Sofern die Prämien an Wert die Gesamt-Mindestkosten des Vertrages übersteigen (sagen wir mal: Prämienwert ~900 €, man bekommt 2 Handyverträge zu je 15€ Mindestbetrag im Monat, sprich 2x 15€ x 24 Monate = 720€), dann lohnt sich das "eigentlich", kommt auf die Heinheiten des Vertrages an ..... im Idealfall wirft man die Knebelhandykarten in die nächstbeste Ecke, und freut sich, dass man ~200€ gespart hat, und das Ganze im Grunde für einen nur eine Ratenfinanzierung der Prämien ist. 

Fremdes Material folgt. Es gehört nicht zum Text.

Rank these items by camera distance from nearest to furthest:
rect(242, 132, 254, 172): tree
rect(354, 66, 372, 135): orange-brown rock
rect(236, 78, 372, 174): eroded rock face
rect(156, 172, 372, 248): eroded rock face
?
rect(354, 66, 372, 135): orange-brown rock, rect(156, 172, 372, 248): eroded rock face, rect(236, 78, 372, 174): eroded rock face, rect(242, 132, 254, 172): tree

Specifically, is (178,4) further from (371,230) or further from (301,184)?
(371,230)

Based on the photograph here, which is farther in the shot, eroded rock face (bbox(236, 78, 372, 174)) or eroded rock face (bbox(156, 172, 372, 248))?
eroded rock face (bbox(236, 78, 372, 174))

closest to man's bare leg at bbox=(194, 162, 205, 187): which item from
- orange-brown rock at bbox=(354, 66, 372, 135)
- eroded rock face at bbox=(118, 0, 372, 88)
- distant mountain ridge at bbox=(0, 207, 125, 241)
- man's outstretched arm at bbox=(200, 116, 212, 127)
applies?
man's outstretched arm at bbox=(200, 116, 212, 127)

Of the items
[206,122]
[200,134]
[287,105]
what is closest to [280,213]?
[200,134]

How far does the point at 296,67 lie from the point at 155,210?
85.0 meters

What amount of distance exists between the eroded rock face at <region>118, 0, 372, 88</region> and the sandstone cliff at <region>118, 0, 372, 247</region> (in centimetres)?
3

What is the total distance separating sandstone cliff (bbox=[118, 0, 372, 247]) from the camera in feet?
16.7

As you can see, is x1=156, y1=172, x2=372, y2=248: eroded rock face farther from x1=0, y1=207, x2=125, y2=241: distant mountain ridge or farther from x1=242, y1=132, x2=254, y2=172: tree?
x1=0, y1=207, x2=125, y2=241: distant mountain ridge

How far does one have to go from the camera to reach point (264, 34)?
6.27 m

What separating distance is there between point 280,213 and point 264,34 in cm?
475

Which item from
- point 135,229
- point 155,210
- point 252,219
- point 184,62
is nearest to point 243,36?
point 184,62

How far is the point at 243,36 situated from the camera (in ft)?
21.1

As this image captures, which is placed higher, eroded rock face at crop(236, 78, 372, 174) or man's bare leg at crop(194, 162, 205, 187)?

Wie gesagt, Kleingedrucktes lesen, aber wenn das so funktioniert ists eigentlich ein gutes Angebot - für den Kunden 



Ist mir eh wurscht, ich hab zwar auch nen ziemlichen Knebelvertrag, und werde ausgenommen, das aber bei einem seriösen Anbieter, wo ich von vornerein wusste, dass es eigentlich viel zu teuer ist, aber naja, jedem das seine xD (iPhone + Vertrag)


----------



## dot (9. August 2009)

Aufpassen, denn es gibt noch so kleine Haken, dass man Strafsteuer bezahlen muss, wenn man die Karten ueberhaupt nicht nutzt (ala xEu im Monat). Zusaetzlich gibt es oftmals Jamba & Co Abos dazu die man umgehen selber kuendigen muss.
Aber ansonsten kann das schon aufgehen, wenn man es mal durchrechnet. Muss man halt sehen.


----------



## Ob4ru|3r (9. August 2009)

dot schrieb:


> Aufpassen, denn es gibt noch so kleine Haken, dass man Strafsteuer bezahlen muss, wenn man die Karten ueberhaupt nicht nutzt (ala xEu im Monat). Zusaetzlich gibt es oftmals Jamba & Co Abos dazu die man umgehen selber kuendigen muss.
> Aber ansonsten kann das schon aufgehen, wenn man es mal durchrechnet. Muss man halt sehen.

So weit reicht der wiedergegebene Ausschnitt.